*What you need to do:*
**1)** Answer these questions using the text on physician health programs, one answer per line and marked like the question:
(a) In which issue of which journal does the review appear?
(b) For how many years did the authors collectively serve as PHP associate directors?
(c) At which institution are the authors based?
**2)** Translate this sentence from the text on physician health programs into Spanish: "Most states currently have PHPs, which help physicians with substance abuse disorders."
**3)** Write out the passage from the text on physician health programs starting at "State physician health" and ending at "of Addiction Medicine.".

*Text excerpt:*
⁂
State physician health programs (PHPs) play a key role in helping doctors with substance abuse problems. But the current PHP system is inconsistent and prone to potential conflicts of interest and ethical issues, according to a review available as publish ahead of print content from the December 2012 issue of Journal of Addiction Medicine, the official journal of the American Society of Addiction Medicine.
In the article, Drs J. Wesley Boyd and John R. Knight of Harvard Medical School point out "substantial variability in states' PHP policies and practices, often raising serious ethical and managerial questions." Collectively the authors served as PHP associate directors for more than 20 years; based on that experience they write, "We recommend that the broader medical community begin to reassess PHPs as a whole in an objective and thoughtful manner."
'Coercive' Nature of PHP System Raises Ethical and Managerial Issues
Most states currently have PHPs, which help physicians with substance abuse disorders. State PHPs meet with, assess, and monitor doctors referred for substance abuse or other mental and behavioral health problems. hey also make provisions for follow-up and monitoring of treated physicians, including random drug testing.
The PHP system achieves good results in treating substance abuse disorders in physicians, with much higher success than reported for other groups of patients. However, Drs Boyd and Knight identify several ethical concerns related to the "coercive" nature of the system. They write, "Once a PHP recommends monitoring, physicians have little choice but to cooperate with any and all recommendations if they wish to continue practicing medicine."
⁂
*Data shown:*
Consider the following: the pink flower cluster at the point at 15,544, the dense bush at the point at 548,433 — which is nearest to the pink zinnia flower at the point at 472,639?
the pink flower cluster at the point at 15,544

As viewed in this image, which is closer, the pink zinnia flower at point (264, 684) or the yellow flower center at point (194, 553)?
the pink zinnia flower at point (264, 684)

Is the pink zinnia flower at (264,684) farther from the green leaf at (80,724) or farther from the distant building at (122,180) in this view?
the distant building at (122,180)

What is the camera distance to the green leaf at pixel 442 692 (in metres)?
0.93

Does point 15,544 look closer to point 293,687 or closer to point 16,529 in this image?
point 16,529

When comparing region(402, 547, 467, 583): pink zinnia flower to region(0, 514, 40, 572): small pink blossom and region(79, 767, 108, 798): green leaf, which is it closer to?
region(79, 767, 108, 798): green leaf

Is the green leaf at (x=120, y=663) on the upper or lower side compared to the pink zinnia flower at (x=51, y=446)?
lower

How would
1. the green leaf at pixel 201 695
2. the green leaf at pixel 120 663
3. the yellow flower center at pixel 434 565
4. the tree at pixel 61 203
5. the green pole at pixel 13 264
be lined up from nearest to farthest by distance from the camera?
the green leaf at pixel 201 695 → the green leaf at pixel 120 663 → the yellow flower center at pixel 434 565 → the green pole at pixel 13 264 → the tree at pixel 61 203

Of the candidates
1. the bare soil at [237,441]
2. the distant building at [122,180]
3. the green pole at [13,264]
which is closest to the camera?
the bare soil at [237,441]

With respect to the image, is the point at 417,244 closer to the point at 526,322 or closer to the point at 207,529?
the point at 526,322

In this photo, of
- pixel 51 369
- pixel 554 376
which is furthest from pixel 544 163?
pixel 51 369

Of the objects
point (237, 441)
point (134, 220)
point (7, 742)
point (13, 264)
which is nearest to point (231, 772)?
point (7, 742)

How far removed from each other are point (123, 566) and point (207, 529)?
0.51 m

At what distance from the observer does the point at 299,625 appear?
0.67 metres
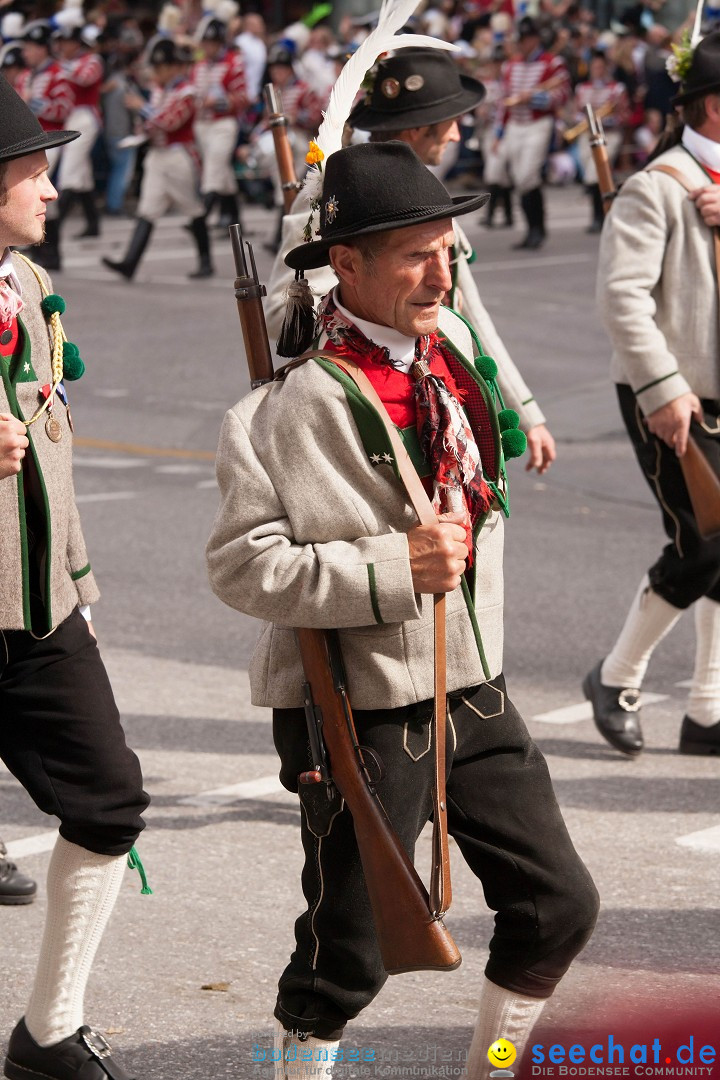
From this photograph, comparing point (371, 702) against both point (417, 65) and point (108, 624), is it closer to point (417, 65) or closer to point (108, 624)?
point (417, 65)

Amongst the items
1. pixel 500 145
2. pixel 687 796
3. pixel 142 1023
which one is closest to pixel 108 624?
pixel 687 796

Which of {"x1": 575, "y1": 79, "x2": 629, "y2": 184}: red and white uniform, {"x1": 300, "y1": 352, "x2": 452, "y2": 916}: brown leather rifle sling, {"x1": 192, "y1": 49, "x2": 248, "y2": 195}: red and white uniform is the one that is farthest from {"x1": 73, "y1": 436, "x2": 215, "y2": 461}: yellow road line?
{"x1": 575, "y1": 79, "x2": 629, "y2": 184}: red and white uniform

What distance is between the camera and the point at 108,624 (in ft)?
24.3

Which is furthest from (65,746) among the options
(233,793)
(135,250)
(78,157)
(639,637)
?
(78,157)

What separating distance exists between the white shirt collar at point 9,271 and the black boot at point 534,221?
1744cm

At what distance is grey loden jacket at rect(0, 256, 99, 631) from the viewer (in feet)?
11.5

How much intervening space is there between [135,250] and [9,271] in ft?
46.4

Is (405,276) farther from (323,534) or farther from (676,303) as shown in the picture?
(676,303)

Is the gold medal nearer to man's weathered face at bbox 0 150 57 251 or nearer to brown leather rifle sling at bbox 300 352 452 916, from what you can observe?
man's weathered face at bbox 0 150 57 251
⁂
*Answers to the problems:*
**1)**
(a) The December 2012 issue of Journal of Addiction Medicine
(b) More than 20 years
(c) Harvard Medical School

**2)** La mayoría de los estados cuentan actualmente con PHP, que ayudan a los médicos con trastornos por abuso de sustancias.

**3)**
State physician health programs (PHPs) play a key role in helping doctors with substance abuse problems. But the current PHP system is inconsistent and prone to potential conflicts of interest and ethical issues, according to a review available as publish ahead of print content from the December 2012 issue of Journal of Addiction Medicine, the official journal of the American Society of Addiction Medicine.